Atlanta residents to get update on westside park honoring civil rights

Residents in Vine City, English Avenue and other West End Atlanta communities will get an update this weekend on a long promised park for the area.

Officials will unveil the latest plans for Rodney Cook Sr. Park, including a rendering of the 16-acre greenspace that will feature statues of civil rights leaders, including Julian Bond, Andrew Young and Hosea Williams.

The project, which has been in the planning stages since 2012, is designed to replace Mims Park, a gathering spot for the community until the 1950s when the land was used to build Bethune Elementary School.

Cook Park, which could cost as much as $50 million to construct, will require having infrastructure improvements. The area for the site, along Joseph E. Boone Boulevard, is prone to flooding and the city has said it would have to spend millions to build a stormwater retention pond to capture the water similar to the one at Historic Old Fourth Ward Park.
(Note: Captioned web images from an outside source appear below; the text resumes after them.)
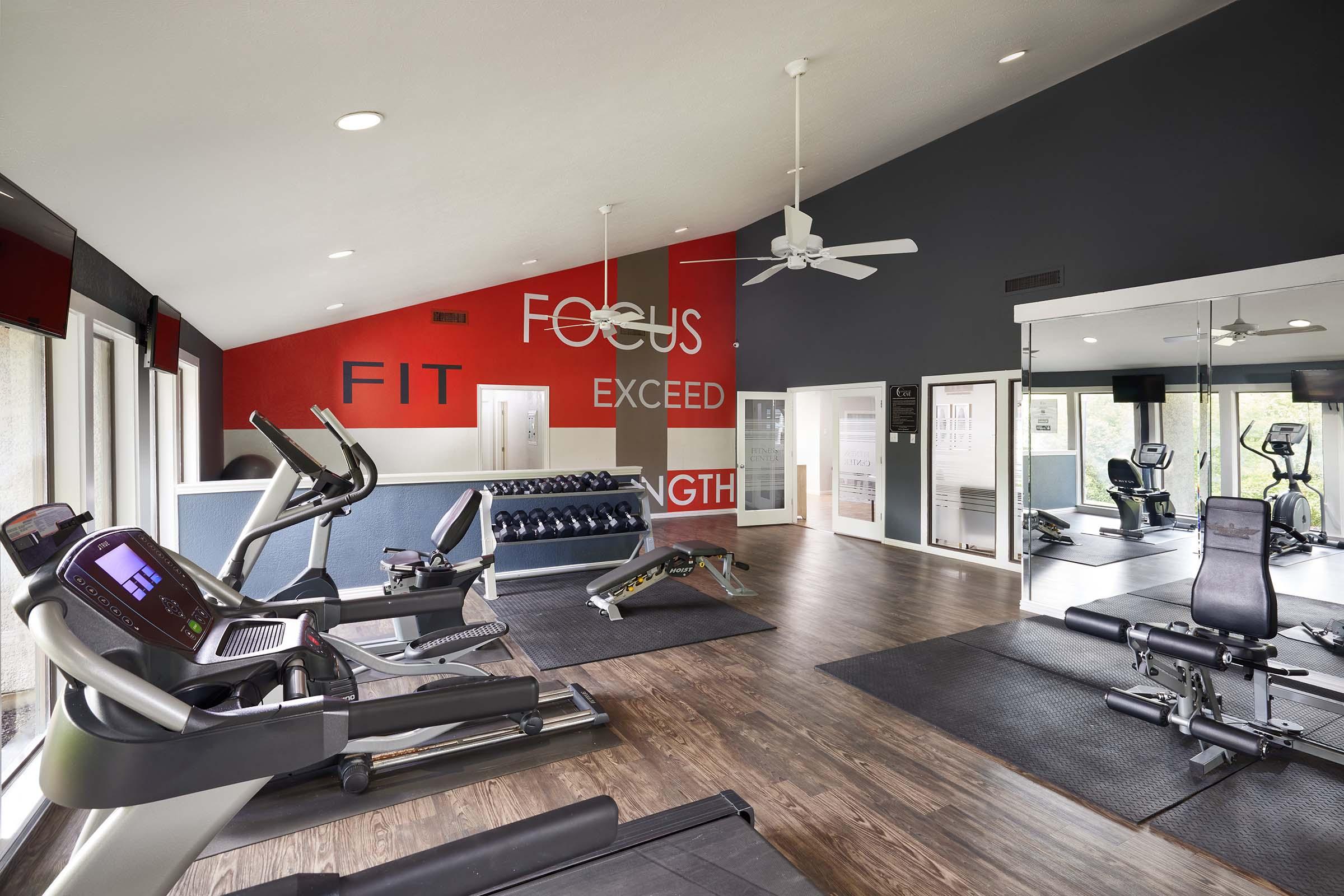 A modern gym interior featuring exercise equipment including treadmills, stationary bikes, and free weights. The walls are decorated with motivational phrases like "FOCUS," "FIT," "EXCEED," and "STRENGTH." Large windows allow natural light into the space, creating an inviting workout environment.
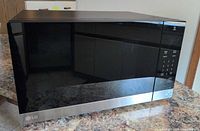 Front and side view of LG microwave on countertop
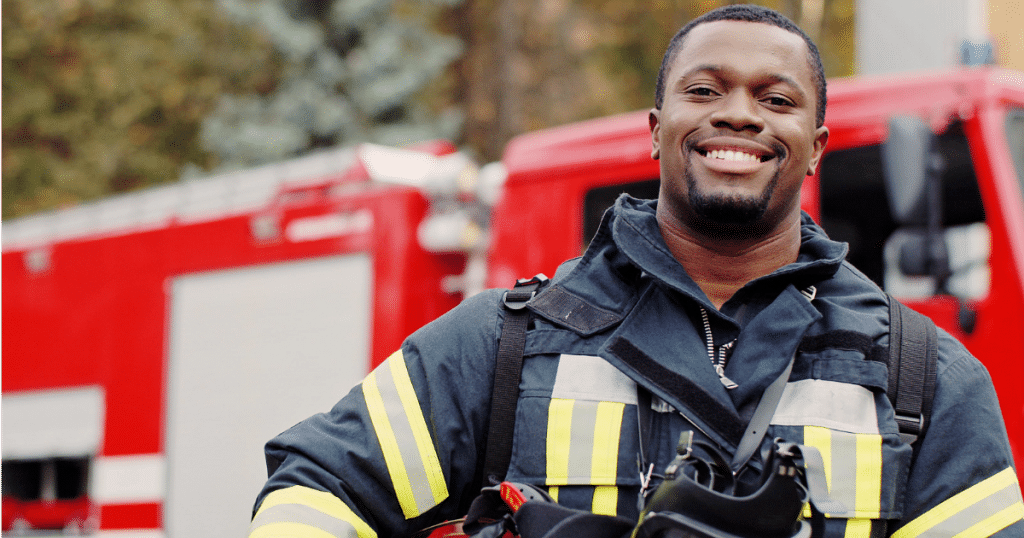 Male Fireman Smiling in Front of a Firetruck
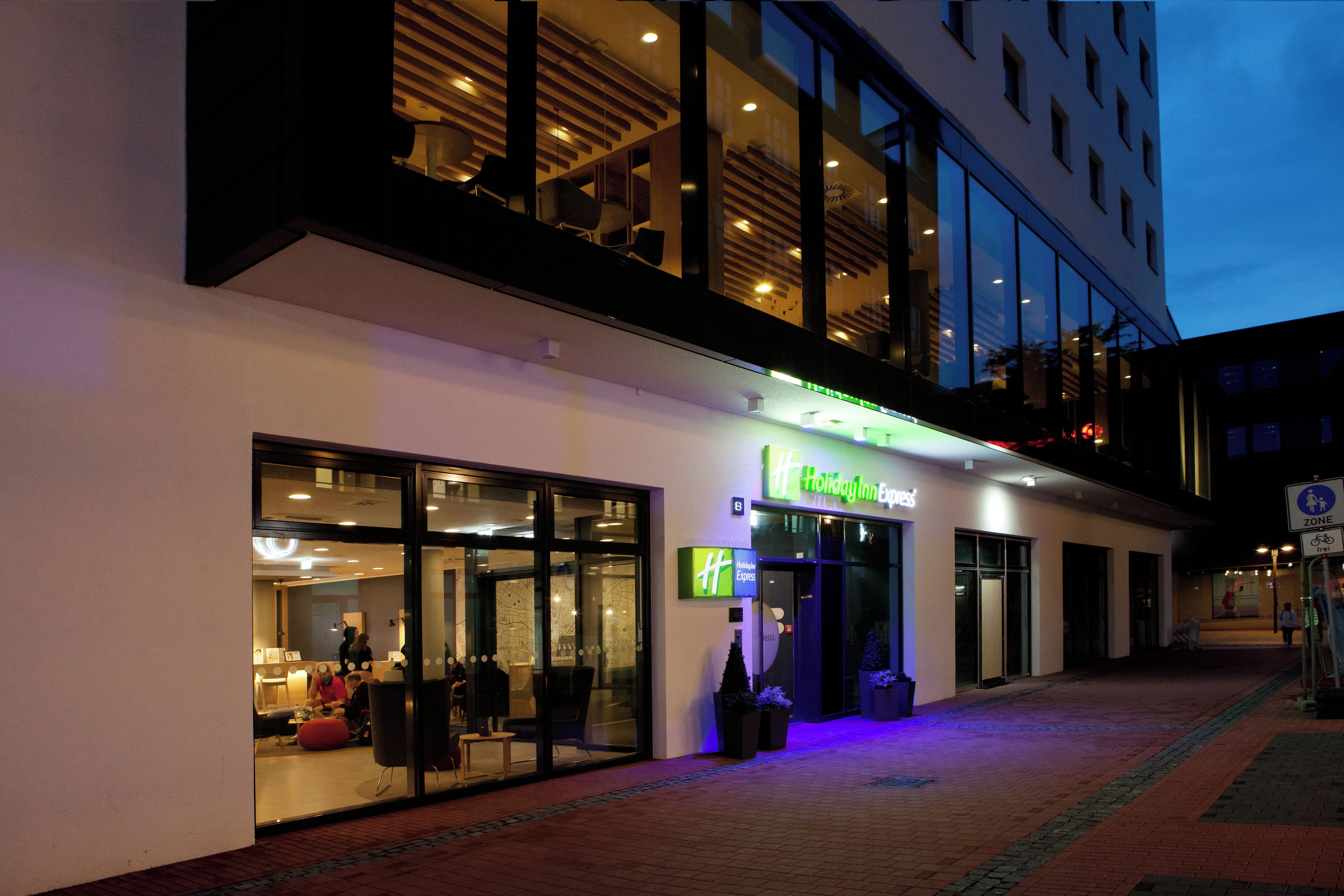 A Holiday Inn Express hotel with a glass facade, outdoor seating area, and a well-lit entrance.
Cook’s son, Rodney Cook Jr., a leading advocate for the park, has pledged to raise more than $10 million for the statues through the National Monuments Foundation, an Atlanta-based group of which he is president.

The development of Cook Park has been controversial because originally the plan was to resurrect the Mims name for the greenspace.

Livingston Mims, the park’s namesake and a relative of the Cooks, was an Atlanta mayor. But the community objected because Mims also was a Confederate soldier. A planned statue for Mims also has been withdrawn.

The city late last year agreed to name the park for Cook Sr. as a compromise. Cook Sr. was a member of the Georgia Legislature and a civil rights advocate, voting in 1966 for Bond to be seated in the august body despite objections from his colleagues.

The 1 p.m.- 3 p.m. Saturday gathering will be at Higher Ground Empowerment Center, 561 Spencer Street, Atlanta, 30314.